** START OF Extracted records **
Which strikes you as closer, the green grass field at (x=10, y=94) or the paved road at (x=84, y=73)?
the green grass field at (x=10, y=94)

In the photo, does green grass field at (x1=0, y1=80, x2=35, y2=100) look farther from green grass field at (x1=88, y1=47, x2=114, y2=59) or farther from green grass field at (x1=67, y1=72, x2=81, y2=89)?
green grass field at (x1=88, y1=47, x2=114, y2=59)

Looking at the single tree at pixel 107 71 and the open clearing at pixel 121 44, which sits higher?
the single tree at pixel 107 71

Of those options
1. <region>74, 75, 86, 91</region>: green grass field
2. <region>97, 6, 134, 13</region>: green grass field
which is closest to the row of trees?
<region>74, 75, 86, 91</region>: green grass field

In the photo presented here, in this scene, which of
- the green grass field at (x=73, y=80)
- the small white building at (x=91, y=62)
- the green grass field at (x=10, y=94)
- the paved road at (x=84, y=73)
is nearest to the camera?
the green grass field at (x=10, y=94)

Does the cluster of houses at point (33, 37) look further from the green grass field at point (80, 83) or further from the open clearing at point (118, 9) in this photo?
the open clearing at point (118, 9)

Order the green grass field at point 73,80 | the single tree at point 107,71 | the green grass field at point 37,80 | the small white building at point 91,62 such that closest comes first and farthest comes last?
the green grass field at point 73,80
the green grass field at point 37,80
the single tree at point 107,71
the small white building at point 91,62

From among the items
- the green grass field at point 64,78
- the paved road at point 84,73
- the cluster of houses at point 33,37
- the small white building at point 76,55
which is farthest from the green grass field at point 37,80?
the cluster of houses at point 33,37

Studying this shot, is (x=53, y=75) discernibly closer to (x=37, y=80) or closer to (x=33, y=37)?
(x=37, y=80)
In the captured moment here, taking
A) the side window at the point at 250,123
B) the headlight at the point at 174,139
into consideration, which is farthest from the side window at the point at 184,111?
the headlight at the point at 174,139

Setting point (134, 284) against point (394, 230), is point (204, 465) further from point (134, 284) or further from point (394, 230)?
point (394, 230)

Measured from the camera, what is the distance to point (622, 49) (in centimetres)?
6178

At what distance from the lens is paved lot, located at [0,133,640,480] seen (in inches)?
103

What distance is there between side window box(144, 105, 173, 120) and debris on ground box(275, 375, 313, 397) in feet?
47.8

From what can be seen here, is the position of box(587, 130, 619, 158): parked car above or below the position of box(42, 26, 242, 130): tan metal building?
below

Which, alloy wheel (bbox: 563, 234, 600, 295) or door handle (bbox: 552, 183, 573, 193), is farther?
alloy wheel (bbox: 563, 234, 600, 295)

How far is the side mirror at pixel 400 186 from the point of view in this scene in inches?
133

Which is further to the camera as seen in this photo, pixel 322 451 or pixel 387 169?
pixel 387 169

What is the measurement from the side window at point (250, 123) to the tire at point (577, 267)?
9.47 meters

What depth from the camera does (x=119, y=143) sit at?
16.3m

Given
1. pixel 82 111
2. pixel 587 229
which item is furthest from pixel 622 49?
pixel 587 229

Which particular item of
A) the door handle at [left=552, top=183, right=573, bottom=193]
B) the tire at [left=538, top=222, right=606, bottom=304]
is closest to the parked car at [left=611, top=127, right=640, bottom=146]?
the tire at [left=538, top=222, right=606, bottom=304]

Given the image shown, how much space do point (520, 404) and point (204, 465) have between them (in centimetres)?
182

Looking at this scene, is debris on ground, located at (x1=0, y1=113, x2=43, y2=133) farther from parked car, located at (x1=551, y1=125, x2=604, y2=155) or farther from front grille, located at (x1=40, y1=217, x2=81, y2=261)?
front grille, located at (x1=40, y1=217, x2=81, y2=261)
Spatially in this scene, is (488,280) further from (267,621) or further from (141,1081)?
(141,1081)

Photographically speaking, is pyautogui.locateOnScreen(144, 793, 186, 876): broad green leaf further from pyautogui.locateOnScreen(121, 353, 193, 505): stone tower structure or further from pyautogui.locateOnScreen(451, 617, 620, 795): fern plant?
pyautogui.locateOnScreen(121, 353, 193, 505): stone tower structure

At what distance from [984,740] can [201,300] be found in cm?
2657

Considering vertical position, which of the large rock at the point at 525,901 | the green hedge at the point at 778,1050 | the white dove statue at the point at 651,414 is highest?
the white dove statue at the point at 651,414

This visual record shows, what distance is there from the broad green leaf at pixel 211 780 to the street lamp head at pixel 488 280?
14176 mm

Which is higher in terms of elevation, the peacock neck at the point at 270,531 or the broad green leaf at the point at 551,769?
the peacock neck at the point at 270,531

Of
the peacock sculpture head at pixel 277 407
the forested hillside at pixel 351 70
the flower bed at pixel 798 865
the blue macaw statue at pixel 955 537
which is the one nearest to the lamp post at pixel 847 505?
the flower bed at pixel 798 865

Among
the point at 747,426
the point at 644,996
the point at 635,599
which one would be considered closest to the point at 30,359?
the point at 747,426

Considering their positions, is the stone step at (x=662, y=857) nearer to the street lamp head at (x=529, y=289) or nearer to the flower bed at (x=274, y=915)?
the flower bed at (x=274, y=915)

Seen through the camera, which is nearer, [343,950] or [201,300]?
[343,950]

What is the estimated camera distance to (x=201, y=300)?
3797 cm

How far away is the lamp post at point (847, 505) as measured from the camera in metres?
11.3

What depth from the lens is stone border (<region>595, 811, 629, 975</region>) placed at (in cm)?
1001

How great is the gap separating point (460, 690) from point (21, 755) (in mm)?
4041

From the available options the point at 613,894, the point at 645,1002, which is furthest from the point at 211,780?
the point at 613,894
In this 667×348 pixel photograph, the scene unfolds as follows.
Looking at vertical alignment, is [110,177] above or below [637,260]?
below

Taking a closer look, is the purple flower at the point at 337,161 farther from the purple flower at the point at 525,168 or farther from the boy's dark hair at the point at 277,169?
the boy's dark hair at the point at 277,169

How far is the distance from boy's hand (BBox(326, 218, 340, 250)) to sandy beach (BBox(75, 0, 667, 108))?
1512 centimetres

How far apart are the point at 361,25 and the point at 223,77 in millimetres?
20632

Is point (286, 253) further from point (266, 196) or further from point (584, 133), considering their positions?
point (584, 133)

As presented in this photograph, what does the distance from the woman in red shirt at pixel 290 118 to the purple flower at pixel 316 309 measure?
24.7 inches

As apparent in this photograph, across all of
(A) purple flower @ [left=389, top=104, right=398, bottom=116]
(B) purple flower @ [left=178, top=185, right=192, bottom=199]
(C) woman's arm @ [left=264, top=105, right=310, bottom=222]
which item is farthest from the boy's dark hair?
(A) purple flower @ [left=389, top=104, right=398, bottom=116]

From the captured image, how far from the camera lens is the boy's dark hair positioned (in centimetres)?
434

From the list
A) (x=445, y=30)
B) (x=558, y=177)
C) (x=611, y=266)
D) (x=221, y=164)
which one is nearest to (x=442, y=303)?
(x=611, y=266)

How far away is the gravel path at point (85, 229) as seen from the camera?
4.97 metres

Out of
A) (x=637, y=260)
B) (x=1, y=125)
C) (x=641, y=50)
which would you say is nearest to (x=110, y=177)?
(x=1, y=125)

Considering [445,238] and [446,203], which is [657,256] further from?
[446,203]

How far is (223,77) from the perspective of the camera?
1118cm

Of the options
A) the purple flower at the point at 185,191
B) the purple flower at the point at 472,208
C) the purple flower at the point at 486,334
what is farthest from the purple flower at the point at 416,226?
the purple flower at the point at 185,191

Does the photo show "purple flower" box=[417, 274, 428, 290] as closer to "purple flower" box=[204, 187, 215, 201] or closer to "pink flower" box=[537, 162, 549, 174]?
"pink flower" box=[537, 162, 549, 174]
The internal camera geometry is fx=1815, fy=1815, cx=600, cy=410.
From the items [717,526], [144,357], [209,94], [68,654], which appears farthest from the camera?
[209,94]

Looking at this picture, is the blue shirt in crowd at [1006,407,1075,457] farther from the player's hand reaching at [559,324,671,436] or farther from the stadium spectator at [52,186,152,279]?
** END OF Extracted records **
» **Exercise details**:
Please extract exactly, and only, the lines from the line containing "Does the photo" through the last line of the records.

» **Expected answer**:
Does the photo show "purple flower" box=[417, 274, 428, 290] as closer to "purple flower" box=[204, 187, 215, 201] or closer to "pink flower" box=[537, 162, 549, 174]?
"pink flower" box=[537, 162, 549, 174]
The internal camera geometry is fx=1815, fy=1815, cx=600, cy=410.
From the items [717,526], [144,357], [209,94], [68,654], which appears farthest from the camera?
[209,94]

Looking at this picture, is the blue shirt in crowd at [1006,407,1075,457] farther from the player's hand reaching at [559,324,671,436] or farther from the stadium spectator at [52,186,152,279]?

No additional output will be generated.